Canadian prescriptions offer cheaper, riskier option for elderly

Seniors make up 12.5 percent of the U.S. population, but use 33 percent of the nation’s medications, according to the pharmaceutical industry. And at least one-third of U.S. seniors don’t have prescription drug insurance coverage. They either pay full price, do without or find other alternatives.

One alternative used increasingly involves contacting Canadian pharmacies where brand-name drugs can be purchased at greatly reduced prices. Some call on the phone. Some use the Internet. Some actually go. Regardless of the method, seniors who “reimport” U.S.-made prescription drugs are in violation of federal regulations.

It’s not difficult for seniors who have been law-abiding all their lives to justify this elderly brand of drug running. After all, U.S. Customs officials are well aware of what the seniors are up to. The seniors don’t try to hide it, yet Customs lets them pass with a reasonable amount of drugs for personal use.

Patronizing Canadian pharmacies is such a broad-based, “in-your-face,” challenge that even members of the U.S. Congress and national elderly organizations have embraced it. The Alliance for Retired Americans, an organization of 2.7 million retired labor union members, periodically sponsors Rx Express bus trips to Canadian pharmacies for its members. Last summer, 375 persons from Oregon, Washington, Ohio, Michigan, North Dakota, Pennsylvania, Massachusetts, Maine, Indiana, Connecticut and Minnesota boarded Rx Express buses. Afterward, the Washington D.C.-based organization reported the results to Congressional leaders.

The annual savings of the drugs seniors brought home and the refills they will receive totaled $506,845.

The federal view

There is a good reason why federal officials let people get away with purchasing drugs in foreign countries in violation of the Federal Food, Drug and Cosmetic Act.
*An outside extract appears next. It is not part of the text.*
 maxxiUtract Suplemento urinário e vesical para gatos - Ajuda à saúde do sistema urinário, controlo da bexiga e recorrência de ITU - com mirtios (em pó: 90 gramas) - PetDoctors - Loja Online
The regulators and enforcers are swamped by the tide. The volume is so great that it is a physical impossibility to control it.
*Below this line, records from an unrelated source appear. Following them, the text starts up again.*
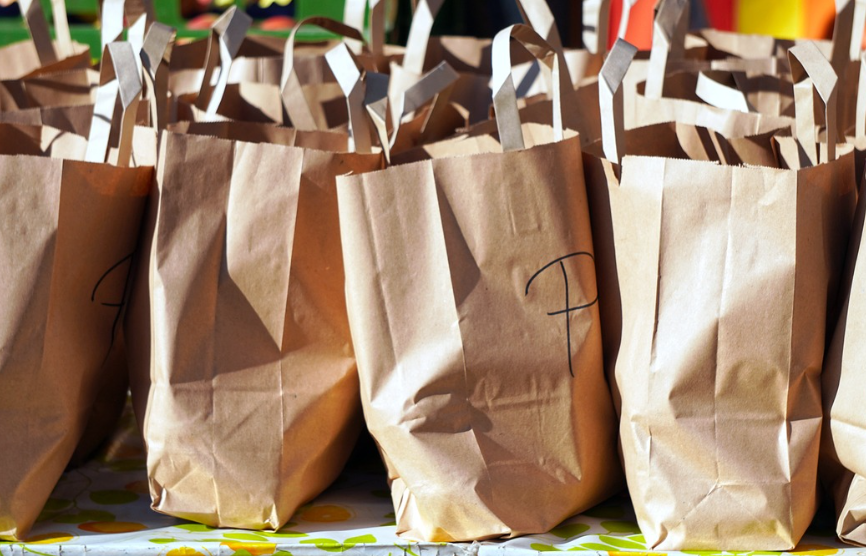 조상님이-무언가를-사라는-꿈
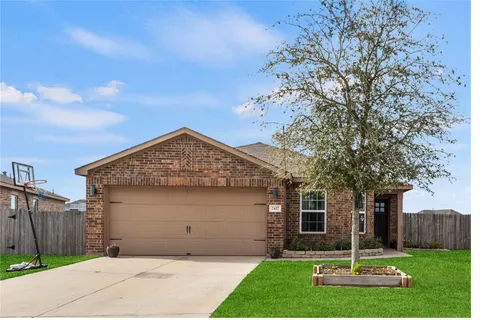 $264,000 | 2417 Nautica Terrace, Texas City, TX 77568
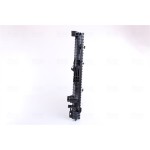 Nissens Ψυγείο, Ψύξη Κινητήρα - 65276A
Those who purchase prescriptions from foreign sources offered by more than 100 Internet sites take serious risks, Hubbard said. Foreign outlets may dispense expired, sub potent, contaminated or counterfeit products. The FDA cannot assure consumers that the products were made under current good manufacturing practice standards.

The U.S. drug industry view

Pharmaceutical industry spokeswoman Jackie Cottrell was sympathetic to the plight of seniors who seek relief from the high cost of medications by purchasing them in Canada and other foreign countries.

“The industry is very concerned when seniors can’t afford medications,” said Cottrell, who speaks for the Washington D.C.-based Pharmaceutical Research and Manufacturers of America, the industry’s main lobbying agency. “We are advocating a prescription drug benefit under Medicare … Unfortunately, Congress hasn’t acted.”

AARP weighs in

The pressure on Congress to act increased last fall when the nation’s largest health insurer, AARP-affiliated UnitedHealth Group Inc., notified 97,000 people that it would reimburse them for prescriptions filled in Canada and other foreign countries. The AARP has been critical of the pharmaceutical industry and has supported bills to create a Medicare drug benefit.